Ingredients of Shiitake and Asparagus Risotto

  1. Prepare 8 of dried shiitake mushrooms.
  2. It's 1 of large garlic clove.
  3. Prepare 1 of medium yellow onion.
  4. It's 8 oz of asparagus.
  5. You need 1 cup of uncooked arborio rice.
  6. You need 2 Tbs of olive oil.
  7. You need 1/2 cup of dry white wine.
  8. You need 6 cups of low sodium chicken stock.
  9. You need 3 Tbs of freshly grated Parmesan.
  10. You need A few of basil sprigs.
  11. Prepare of Salt and pepper.

Classic Risotto with asparagus, mushrooms and shallots. Classic Risotto with asparagus, mushrooms and shallots. It's a hearty meal, loaded with spring flavor. One of my favorite things about spring time is all of the fresh vegetables that come along with it.

Shiitake and Asparagus Risotto step by step

  1. Warm the stock to a simmer and turn heat off. Add the dried mushrooms and allow to rehydrate for 20 mins. With the cover on..
  2. Wash and dry produce.
  3. Mince the garlic. Cut the onion into small slices. Cut asparagus into 1 in. Pieces.
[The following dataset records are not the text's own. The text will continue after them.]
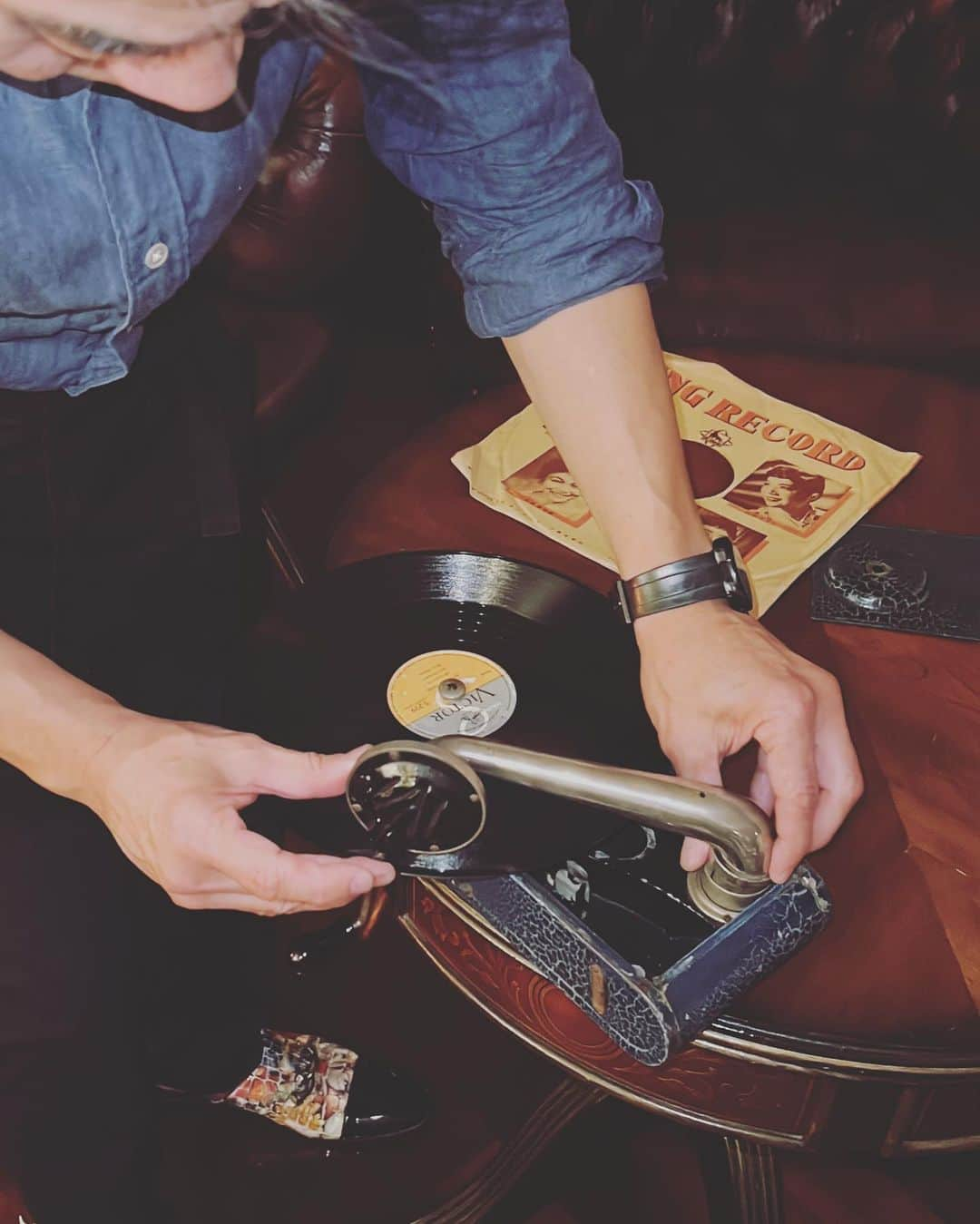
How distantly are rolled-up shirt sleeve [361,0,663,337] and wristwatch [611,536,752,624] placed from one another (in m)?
0.24

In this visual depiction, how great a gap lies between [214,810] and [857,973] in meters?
0.47

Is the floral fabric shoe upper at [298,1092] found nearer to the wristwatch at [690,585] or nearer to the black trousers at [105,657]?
the black trousers at [105,657]

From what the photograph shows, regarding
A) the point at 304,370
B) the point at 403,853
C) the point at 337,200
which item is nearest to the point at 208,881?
the point at 403,853

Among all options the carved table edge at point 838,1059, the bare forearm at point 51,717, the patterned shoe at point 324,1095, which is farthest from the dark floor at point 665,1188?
the bare forearm at point 51,717

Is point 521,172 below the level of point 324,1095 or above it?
above

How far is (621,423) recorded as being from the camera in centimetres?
95

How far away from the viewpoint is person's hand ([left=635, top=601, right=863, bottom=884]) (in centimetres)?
78

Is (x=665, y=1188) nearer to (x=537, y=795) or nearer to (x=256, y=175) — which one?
(x=537, y=795)

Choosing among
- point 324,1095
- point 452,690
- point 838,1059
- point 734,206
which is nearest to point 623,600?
point 452,690

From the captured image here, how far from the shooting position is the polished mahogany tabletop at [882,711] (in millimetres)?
819

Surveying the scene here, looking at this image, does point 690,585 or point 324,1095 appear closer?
point 690,585

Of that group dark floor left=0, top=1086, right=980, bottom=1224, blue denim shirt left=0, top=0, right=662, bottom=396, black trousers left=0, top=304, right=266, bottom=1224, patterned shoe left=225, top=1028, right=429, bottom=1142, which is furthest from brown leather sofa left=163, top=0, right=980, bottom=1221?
blue denim shirt left=0, top=0, right=662, bottom=396

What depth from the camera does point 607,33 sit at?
2.01m

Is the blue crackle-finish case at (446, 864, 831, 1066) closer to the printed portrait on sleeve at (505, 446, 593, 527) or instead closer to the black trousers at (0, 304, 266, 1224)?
the black trousers at (0, 304, 266, 1224)
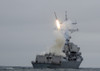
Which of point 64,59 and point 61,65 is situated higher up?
point 64,59

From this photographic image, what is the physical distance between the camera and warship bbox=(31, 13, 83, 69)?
15250cm

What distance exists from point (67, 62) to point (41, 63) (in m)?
9.44

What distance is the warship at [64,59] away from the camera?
500 ft

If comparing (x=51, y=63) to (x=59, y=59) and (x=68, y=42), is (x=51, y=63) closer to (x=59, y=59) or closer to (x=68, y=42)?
Result: (x=59, y=59)

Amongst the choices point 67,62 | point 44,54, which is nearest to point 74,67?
point 67,62

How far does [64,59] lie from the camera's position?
157500 mm

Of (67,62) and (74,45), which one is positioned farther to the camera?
(74,45)

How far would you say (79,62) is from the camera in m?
161

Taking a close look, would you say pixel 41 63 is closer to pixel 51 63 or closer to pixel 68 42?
pixel 51 63

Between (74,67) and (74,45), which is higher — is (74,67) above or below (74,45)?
below

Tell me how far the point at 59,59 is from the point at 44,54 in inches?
432

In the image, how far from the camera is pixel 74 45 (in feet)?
541

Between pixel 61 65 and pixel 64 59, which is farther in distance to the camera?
pixel 64 59

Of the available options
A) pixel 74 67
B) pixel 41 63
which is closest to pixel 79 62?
pixel 74 67
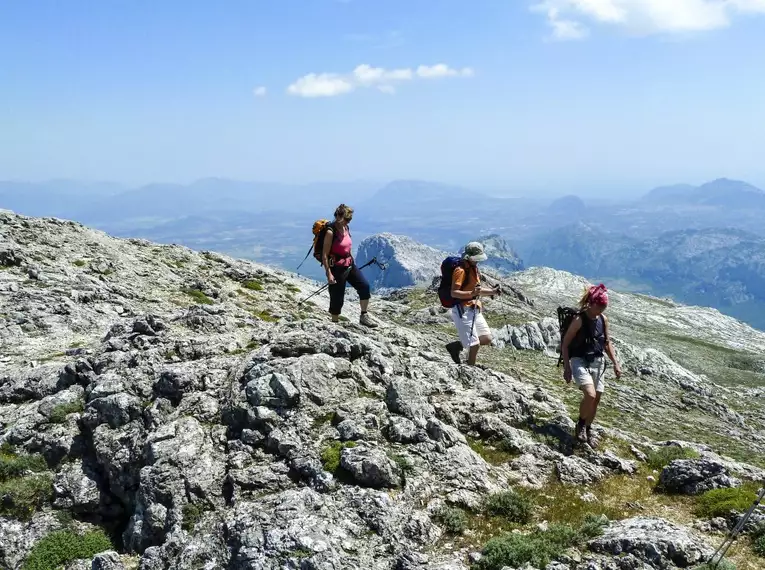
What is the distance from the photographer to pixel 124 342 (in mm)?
18703

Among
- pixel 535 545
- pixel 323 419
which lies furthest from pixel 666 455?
pixel 323 419

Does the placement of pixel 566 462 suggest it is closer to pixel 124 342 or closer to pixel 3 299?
pixel 124 342

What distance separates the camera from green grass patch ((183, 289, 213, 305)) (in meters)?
34.8

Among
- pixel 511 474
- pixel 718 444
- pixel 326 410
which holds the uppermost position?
pixel 326 410

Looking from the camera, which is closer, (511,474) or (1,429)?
(511,474)

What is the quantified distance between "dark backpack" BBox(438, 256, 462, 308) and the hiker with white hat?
62 millimetres

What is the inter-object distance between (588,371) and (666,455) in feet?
10.5

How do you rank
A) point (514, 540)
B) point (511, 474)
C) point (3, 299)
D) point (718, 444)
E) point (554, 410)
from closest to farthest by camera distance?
point (514, 540) < point (511, 474) < point (554, 410) < point (718, 444) < point (3, 299)

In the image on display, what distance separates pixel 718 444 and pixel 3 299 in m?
35.2

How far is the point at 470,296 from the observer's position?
699 inches

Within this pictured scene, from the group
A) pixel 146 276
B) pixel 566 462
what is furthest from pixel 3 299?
pixel 566 462

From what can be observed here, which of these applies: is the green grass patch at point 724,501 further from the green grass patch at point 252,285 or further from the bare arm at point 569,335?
the green grass patch at point 252,285

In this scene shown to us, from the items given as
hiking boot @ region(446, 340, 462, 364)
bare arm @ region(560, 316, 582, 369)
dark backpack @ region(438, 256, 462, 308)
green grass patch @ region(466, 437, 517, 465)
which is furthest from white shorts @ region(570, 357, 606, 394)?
hiking boot @ region(446, 340, 462, 364)

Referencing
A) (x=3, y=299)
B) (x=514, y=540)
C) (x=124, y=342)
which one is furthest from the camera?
(x=3, y=299)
Cut basil leaves into thin strips and discard stems..
  4. When mushrooms are rehydrated remove them from the stock and return the stock to a light simmer. Remove the stems and slice the caps when cool enough to handle..
  5. Heat a pan for risotto on med-high with 1 Tbs olive oil. Add half the onion. Salt and pepper lightly. Saute until slightly carmelized..
  6. Add rice to the pan. Stir and cook for about one minute..
  7. Add the wine. Stir constantly. When the wine is mostly absorbed add stock a ladle at a time, allowing it to mostly absorb between ladles. When the rice is creamy and tender, remove from heat and stir in most of the Parmesan and salt and pepper to taste. Then let it rest..
  8. Add 1 Tbs olive oil to another pan and heat on med-high. Add garlic and onions. Lightly season and saute until translucent. Add mushrooms and saute for 3 minutes to cook out the moisture. Add asparagus and cook 1 more minute. The mushrooms should be lightly browned and the asparagus should still be crisp. Remove from heat and stir in basil. Salt and pepper to taste..
  9. Add risotto to plate and top with mushrooms, onions, and asparagus. Sprinkle with the remaining Parmesan..

Quick to make, so satisfying and tasty to eat. Creamy Asparagus Risotto: quick to make, really satisfying and actually healthy, when not drenched in butter and cheese. This asparagus risotto recipe is made with fresh asparagus, onions, garlic, wine, broth, cream, parmesan cheese and truffle oil. In South America we eat rice with almost every meal, typical lunches include arroz (rice) with something: pollo or chicken, carne or meat, pescado or fish, camarones or. I use the term "risotto" very lightly when it comes to this recipe, because I think the term risotto technically refers to a method of cooking rice.